Digital baby monitors use the same spectrum. So, you can expect them to interfere with your WiFi router if you have placed your baby monitor in the kitchen and the two devices are switched on simultaneously.
Unlike the other appliances cited in this article, detecting the interference is easy. You’ll hear a constant buzzing or clicking sound from the baby monitor. The picture can also get affected if you have a digital video baby monitor. Videos may be out of focus or fuzzy.
How To Fix
- Separate the devices. Moving the baby monitor away from the router is the first and easiest solution that comes to mind. Keep the two devices at least 10 feet apart (3m).

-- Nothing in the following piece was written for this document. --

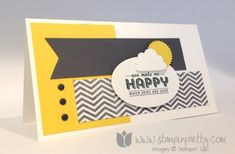 Stampin up stamp it stamping pretty mary fish see you later alligator saleabration card ideas demonstrator blog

- Change the signal channel. You can also change the channel on your baby monitor or the router. Most wireless baby monitors transmit on different channels, and many of them use automatic channel selection.
How To Detect WiFi Interference
There are a few ways to establish whether your slow connection is the result of signal interference:
- Unplug all electronic devices temporarily. By doing so, you can see how unplugging your devices affects your internet speed.
- Reposition the router. Preferably, bring it closer to your computer and away from the kitchen appliances.
- If there is a specific wireless device you think is causing the problem, check if it gives you the option to switch WiFi channels. Switch to the 5GHz band and see if any changes occur.
- Get a WiFi analyzer app. You can install these apps on your phone, tablet, or computer. We recommend Fing, which is quite user friendly.
Tips To Improve Your WiFi Speed
Slow WiFi connections can be due to many causes, other than interference. Here are a few tips that may help you troubleshoot the problem:
- Optimize your router location. Put it near the center of the house, at least 10 feet (3 m) away from any electronics and where no concrete walls and metal objects get in its way.
- Put the router on a hard surface. Ideally, you should put it on a wooden desk and not the floor.
- Avoid overcrowding the connection. Too many devices connecting at the same time can cause congestion.
- Keep the WiFi password-protected. You don’t want people nearby to use all your bandwidth without permission.
- Keep the router’s firmware updated. Sometimes, outdated software can bring your connection to a halt.
- Connect an Ethernet cable to your router. Wired connections are typically more reliable and offer more
- Get a router with a more powerful antenna. Alternatively, you can position the antenna vertically to increase its range.
- Get a WiFi extender. These devices transmit signals far away from your router, thus providing a better connection to devices that are completely disconnected or receiving poor signals.
- Reconfigure your router. Software configurations sometimes change for no apparent reason thereby slowing down your connection.